Hello Legion,
On 3/3/2025 6:30 PM, Alexey Gladkov wrote:
On Tue, Feb 25, 2025 at 12:57:37PM +0100, Oleg Nesterov wrote:
On 02/24, Oleg Nesterov wrote:
Just in case, did you use
https://git.kernel.org/pub/scm/utils/rt-tests/rt-tests.git/tree/src/hackbench/hackbench.c
?
Or did you use another version?
Exactly what parameters did you use?
If possible, please reproduce the hang again. How many threads/processes
sleeping in pipe_read() or pipe_write() do you see? (you can look at
/proc/$pid/stack).
Please pick one sleeping writer, and do
$ strace -p pidof_that_write
this should wake this writer up. If a missed wakeup is the only problem,
hackbench should continue.
The more info you can provide the better ;)
I was also able to reproduce the hackbench hang with the parameters
mentioned earlier (threads and processes) on the kernel from master.
Thank you for reporting your observations!
If you are able to reproduce it reliably, could you please give the
below diff posted by Swapnil from the parallel thread [1] a try:
diff --git a/fs/pipe.c b/fs/pipe.c
index ce1af7592780..a1931c817822 100644
--- a/fs/pipe.c
+++ b/fs/pipe.c
@@ -417,9 +417,19 @@ static inline int is_packetized(struct file *file)
/* Done while waiting without holding the pipe lock - thus the READ_ONCE() */
static inline bool pipe_writable(const struct pipe_inode_info *pipe)
{
- unsigned int head = READ_ONCE(pipe->head);
- unsigned int tail = READ_ONCE(pipe->tail);
unsigned int max_usage = READ_ONCE(pipe->max_usage);
+ unsigned int head, tail;
+
+ tail = READ_ONCE(pipe->tail);
+ /*
+ * Since the unsigned arithmetic in this lockless preemptible context
+ * relies on the fact that the tail can never be ahead of head, read
+ * the head after the tail to ensure we've not missed any updates to
+ * the head.

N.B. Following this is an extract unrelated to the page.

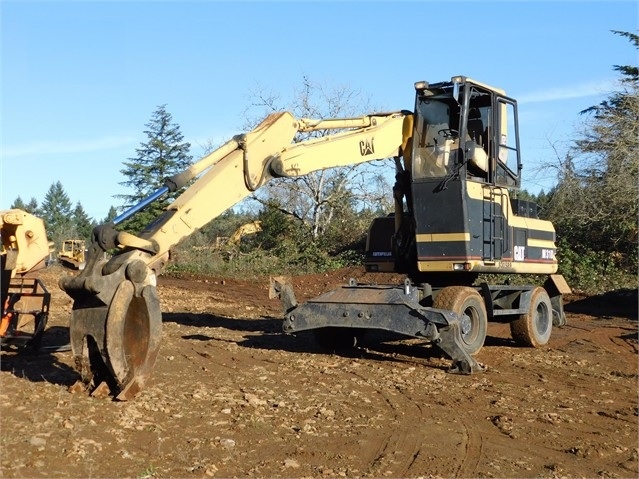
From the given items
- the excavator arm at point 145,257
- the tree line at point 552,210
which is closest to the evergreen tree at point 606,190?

Reordering the reads can cause wraparounds and give the
+ * illusion that the pipe is full.
+ */
+ smp_rmb();
+ head = READ_ONCE(pipe->head);
return !pipe_full(head, tail, max_usage) ||
!READ_ONCE(pipe->readers);
---
We've been running hackbench for a while now with the above diff and we
haven't run into a hang yet. Sorry for the troubles and thank you again.
[1] https://lore.kernel.org/all/03a1f4af-47e0-459d-b2bf-9f65536fc2ab@xxxxxxx/
--
Thanks and Regards,
Prateek